In other words, if M is the mass of a Solar System body (including
the Earth), we can measure GM (and can do so with great accuracy if
the body has a natural or artificial satellite[1]). If M, M' are the
masses of two such bodies, we can know M/M' with great accuracy.
But our absolute knowledge of M is only as good as our
laboratory-derived knowledge of G, which is quite poor.
---
[1] What we actually measure is G(M+m) where m is the mass of the
satellite, byt usually m << M, so this is essentially the same thing
as measuring GM.
--
Robert Hill
University Computing Service, Leeds University, England
"Though all my wares be trash, the heart is true."
- John Dowland, Fine Knacks for Ladies (1600)
john baez
Bill Jefferys <bi...@warthog.as.utexas.edu> wrote:
>Traditionally, the gravitational constant as used in celestial mechanics
>has been a _defined constant_, not a measured quantity. The reason for
>this is that masses and distances were poorly known in "real" units. For
>example, until about 40 years ago, the metric equivalent of the length of
>the astronomical unit (the unit of distance adopted by celestial
>mechanics) was known only to about 4 significant digits; and the mass of
>the Sun (the unit of mass used by celestial mechanics) was known to no
>better precision. However, the quantities usually measured to determine
>positions of planets were known to much higher precision...these were
>angles, and typically were known with precisions of 1 second of arc or
>better.
This is related to an interesting symmetry of the equations governing
gravity: if you have a solution and you multiply all distances, times,
and masses by the same constant, you get a new solution.
This is true both for Newtonian gravity and general relativity. The
reason is that the constants appearing in these theories, namely the
gravitational constant G and the speed of light c, have the following
units:
G = L^3/MT^2
c = L/T
They remain unchanged when we multiply L, M, and T by the same constant!
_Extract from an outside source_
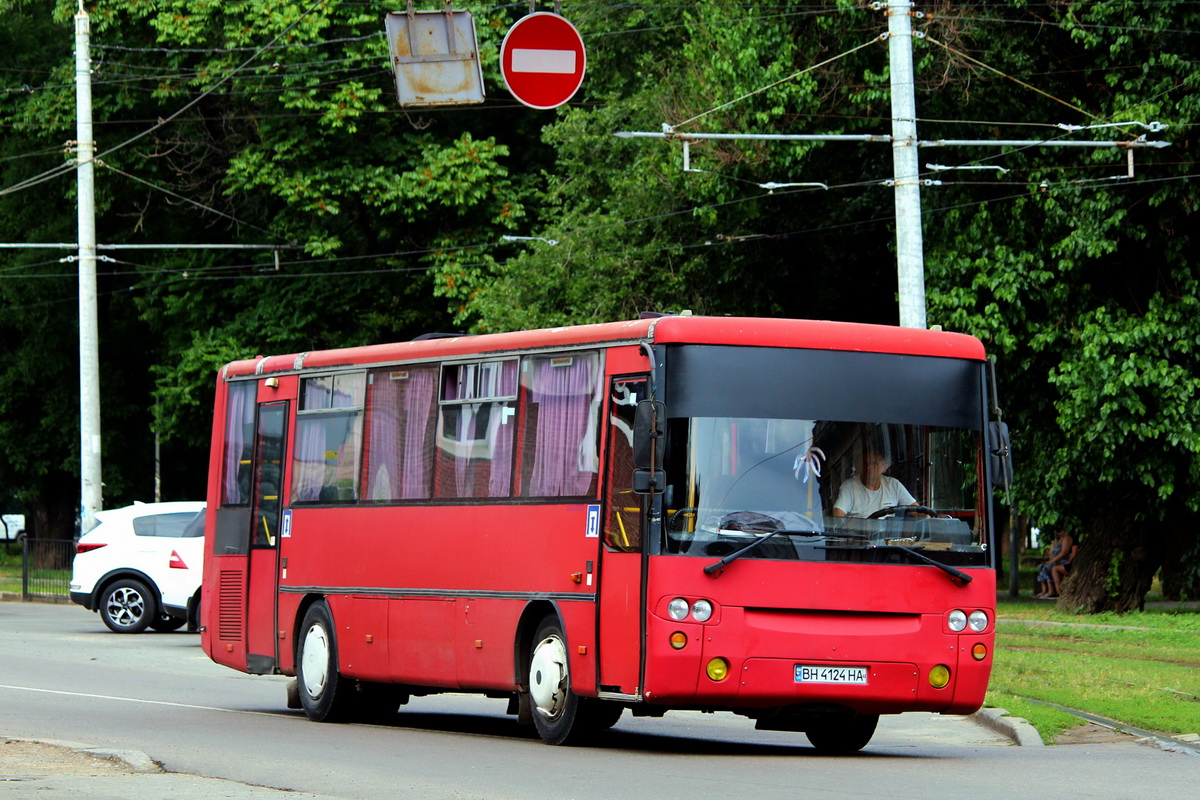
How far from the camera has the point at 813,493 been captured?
1261 centimetres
So if you think about it for a while, you'll see that Newtonian gravity
and general relativity have this sort of "scaling" symmetry. In
particular, they have no intrinsic length scale.
(Of course, *quantum* gravity has an intrinsic length scale, since
it involves a third constant, Planck's constant:
hbar = ML^2/T
which *does* change when you multiply L, M, and T by the same constant.)
Scaling symmetry changes distances and masses but not angles. Angles
are easy to measure in astronomy, but distances and masses are not.
This is why it's hard to tell the overall scale of astronomical systems.
But wait a minute: *times* are easy to measure! Why can't we use
*times* to measure the scale of an astronomical system?
Well, we *can* in contexts where c is relevant. E.g. we can see how
long it takes light to bounce off the moon and use that to determine
the distance to the moon quite accurately. But in old-fashioned
Newtonian astronomy, only G was relevant. The constant G is also
unchanged by another symmetry, where we leave time alone, but
multiply lengths by some constant and multiply masses by that constant
cubed. So if make all the planets heavier and suitably farther apart,
they trace out paths that look just the same in the sky, moving along
at the same rate through the "celestial sphere".
(Folks familiar with conformal geometry will recognize this "celestial
sphere" as an old friend, the "sphere at infinity". No surprise:
conformal geometry is all about transformations that preserves angles
but not necessarily distances.)
Of course, G is also unchanged by various combinations of the two
symmetries described already. For example, it's unchanged when we
leave masses alone, multiply lengths by some constant, and multiply
times by the that constant to the 3/2 power. This is the symmetry
built into Kepler's famous third law: " the square of the period is
equal to the cube of the major axis".